Non ho voglia di rimanere a casa. Le continue discussioni tra i miei su come arrivare alla fine del mese rendono l’atmosfera tesa e invivibile. Così mi metto le scarpe, prendo in mano la mia rivista di fantascienza che mi permette di viaggiare su altri mondi ed esco cercando un buon posto per leggere. Sento il confortante rumore dei grilli e immagino che forse i marziani potrebbero essere molto simili a questi rumorosi insetti. A ogni passo mi lascio cullare dal leggero venticello di inizio estate, fantasticando su come potrei camminare a gravità zero. Continuo lungo Long Beach Avenue fino a che non trovo una panchina solitaria su cui potermi sedere, non c’è più nessuno nel raggio di metri e sento l’incredibile impulso di alzare gli occhi al cielo.

Una sensazione di felicità e di eccitazione mi pervade. Inizio a guardare le stelle e i pianeti e poi vedo strane astronavi, con strani equipaggi, razzi con una velocità iperturbosonica che tracciano luccicanti scie, stazioni spaziali che gravitano intorno a Urano, macchine volanti, uomini con tatuaggi che prendono vita, creature invisibili, esseri che sulla Luna costruiscono palazzi fatti di cristallo. Vedo le distese cremisi di Marte che piano piano si popolano di piccole creature verdi, con grandi occhi neri e con sette dita per ogni mano, che parlano una lingua incomprensibile. All’improvviso un’astronave con un equipaggio di esseri umani atterra e inizia a barattare oggetti provenienti dal nostro pianeta con strani manufatti marziani e di colpo sento un rumore di passi lungo la strada.

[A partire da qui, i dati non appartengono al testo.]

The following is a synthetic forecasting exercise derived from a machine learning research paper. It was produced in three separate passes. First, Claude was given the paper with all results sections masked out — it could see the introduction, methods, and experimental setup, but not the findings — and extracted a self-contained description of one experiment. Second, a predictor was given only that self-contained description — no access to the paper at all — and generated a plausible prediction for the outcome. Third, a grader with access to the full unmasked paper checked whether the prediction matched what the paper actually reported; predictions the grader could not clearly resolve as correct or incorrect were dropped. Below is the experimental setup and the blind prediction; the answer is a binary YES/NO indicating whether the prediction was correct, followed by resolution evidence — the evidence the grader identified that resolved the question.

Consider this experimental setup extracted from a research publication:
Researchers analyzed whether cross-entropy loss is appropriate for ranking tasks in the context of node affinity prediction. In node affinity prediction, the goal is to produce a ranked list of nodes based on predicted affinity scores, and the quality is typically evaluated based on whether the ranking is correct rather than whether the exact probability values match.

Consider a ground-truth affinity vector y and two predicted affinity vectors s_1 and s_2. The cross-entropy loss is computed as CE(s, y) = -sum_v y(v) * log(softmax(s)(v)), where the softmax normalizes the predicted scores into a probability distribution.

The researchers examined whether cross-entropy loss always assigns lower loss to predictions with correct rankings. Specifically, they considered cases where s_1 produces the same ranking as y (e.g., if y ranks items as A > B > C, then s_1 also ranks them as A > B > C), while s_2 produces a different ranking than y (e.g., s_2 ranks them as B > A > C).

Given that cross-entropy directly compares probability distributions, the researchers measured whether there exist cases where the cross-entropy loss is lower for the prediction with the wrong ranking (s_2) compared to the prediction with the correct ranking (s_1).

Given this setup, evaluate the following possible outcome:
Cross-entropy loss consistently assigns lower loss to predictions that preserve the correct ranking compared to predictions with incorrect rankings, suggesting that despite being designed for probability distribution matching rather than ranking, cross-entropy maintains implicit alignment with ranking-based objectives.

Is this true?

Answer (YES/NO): NO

Mi volto e vedo un gruppo di ragazzi ubriachi, probabilmente di ritorno da una festa, intenti a cercare un negozio di alcolici ancora aperto a quest’ora. Superano veloci la biblioteca senza neppure rivolgerle un'occhiata. Li guardo e inizio a vedere società fondate sul concetto di ignoranza, vedo libri che vengono bruciati, vedo società distopiche che manipolano le menti vuote degli esseri umani. Provo allora paura e senso di frustrazione.

Ma la mia immaginazione mi riporta presto al presente e, dopo aver viaggiato nello spazio e visto cosa accadrà, penso che quasi quasi potrei mettere queste idee e questi mondi fantastici su carta, scrivere racconti e magari un libro e intitolarlo Cronache Marziane. Oppure scriverne un altro che prenda spunto da quegli oscuri presagi su dittature umane e chiamarlo Futuro Terrestre.

E quei libri alla fine li ho scritti.
Il primo è diventato una pietra miliare della fantascienza.
Il secondo un libro di storia.

ABOUT / Ray Bradbury
Creative Commons. Author: Alan Light.

Ray Douglas Bradbury (Waukegan, 22 agosto 1920 – Los Angeles, 5 giugno 2012) è stato uno scrittore statunitense, che ha influito in modo determinante nella definizione del filone fantascientifico. Dopo un’infanzia segnata da problemi economici, che hanno portato la sua famiglia in California, prova a scrivere racconti noir e di fantascienza che all’inizio non riscuotono il dovuto successo tra gli editori a cui si rivolge. Nel 1951 pubblica il suo capolavoro assoluto, Fahrenheit 451, nel quale tratteggia un futuro oscuro e dispotico dove i libri vengono bruciati per limitare la cultura tra gli uomini. Provò anche la carriera da sceneggiatore cinematografico, senza però dimenticare la sua attività di romanziere.